Off the top of my head I cannot think of any fantasy titles.

However, with military SF, the Posleen War Series, (*A Hymn Before Battle*, *Gust Front*, *When the Devil Dances*, and *Hell's Faire*).

A near-term SF (which is very plausible) would be *One Second After*.


----------



## Svrtnsse (May 17, 2014)

Mass Effect 3 has you make decisions that can have some rather dire consequences for a very large number of individuals (ok, it's a game, but still).

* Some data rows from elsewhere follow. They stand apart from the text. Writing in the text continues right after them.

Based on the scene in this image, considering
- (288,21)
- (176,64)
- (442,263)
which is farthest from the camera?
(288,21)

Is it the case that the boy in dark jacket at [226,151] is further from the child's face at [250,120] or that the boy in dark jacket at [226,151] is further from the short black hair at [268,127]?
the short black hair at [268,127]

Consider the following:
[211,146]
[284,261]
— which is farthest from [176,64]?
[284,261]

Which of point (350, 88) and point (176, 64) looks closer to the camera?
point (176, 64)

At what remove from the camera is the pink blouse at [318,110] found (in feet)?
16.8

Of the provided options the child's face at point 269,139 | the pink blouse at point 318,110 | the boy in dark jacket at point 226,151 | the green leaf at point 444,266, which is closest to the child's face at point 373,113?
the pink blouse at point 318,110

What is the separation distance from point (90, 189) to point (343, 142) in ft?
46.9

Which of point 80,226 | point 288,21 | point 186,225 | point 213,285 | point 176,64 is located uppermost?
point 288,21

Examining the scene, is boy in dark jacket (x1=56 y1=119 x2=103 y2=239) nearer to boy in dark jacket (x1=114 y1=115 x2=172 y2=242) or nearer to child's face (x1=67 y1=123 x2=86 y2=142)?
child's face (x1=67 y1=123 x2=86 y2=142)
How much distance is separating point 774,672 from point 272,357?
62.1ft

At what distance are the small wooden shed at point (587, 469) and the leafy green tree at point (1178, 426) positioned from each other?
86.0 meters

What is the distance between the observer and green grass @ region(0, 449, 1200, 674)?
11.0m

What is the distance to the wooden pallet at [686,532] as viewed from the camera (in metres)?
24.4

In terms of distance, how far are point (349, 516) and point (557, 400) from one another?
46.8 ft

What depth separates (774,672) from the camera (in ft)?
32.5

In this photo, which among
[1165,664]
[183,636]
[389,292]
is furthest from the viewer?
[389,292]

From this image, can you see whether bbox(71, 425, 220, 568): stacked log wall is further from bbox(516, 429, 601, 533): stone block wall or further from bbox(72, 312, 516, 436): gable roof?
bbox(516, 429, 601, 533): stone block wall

Code Geass (anime) has a situation where things go unexpectedly wrong in spectacularly unpleasant ways.


----------



## Ireth (May 17, 2014)

As for movies, there's always Star Wars and Star Trek. Lots of 'splodey death and destruction there.


----------



## Pythagoras (May 18, 2014)

Also, you could look to mythology for this kind of thing. Granted, it's not technically fantasy, but how many fantasy writers are there that don't have some kind of background in mythology? 
Ragnarok in Norse mythology is literally the end of the world.
The cataclysmic flood is common to many world myths. 
From a certain perspective, the sack of Troy could be seen in this light. 
I'm blanking on other examples, but I'm sure everyone here would agree that world mythologies are a gold mine of disasters, as well as many other larger-than-life themes.


----------



## buyjupiter (May 18, 2014)

Off Armageddon's Reef (and the rest of the series), features one heck of a reset for humanity.


----------



## kayd_mon (May 19, 2014)

In a way, Mistborn has the most destruction of anything I can think of. 

The First Law trilogy features wanton destruction of both people and buildings. 

What about Incredible Hulk comics? Few things are more fun than Hulk Smash! 

Man of Steel had almost as much city destruction as Godzilla.


----------



## monyo (May 19, 2014)

By the end of _Fire Upon the Deep_ a good portion of the galaxy has been destroyed, though the destruction is only described up close a couple of times throughout, iirc.


----------



## Sheriff Woody (May 19, 2014)

monyo said:


> By the end of _Fire Upon the Deep_ a good portion of the galaxy has been destroyed, though the destruction is only described up close a couple of times throughout, iirc.




Nice. I have that one sitting on my shelf behind me, just waiting to be read. 

Thank you for all the suggestions! Please keep them coming. One can never have too much wanton pandemonium.


----------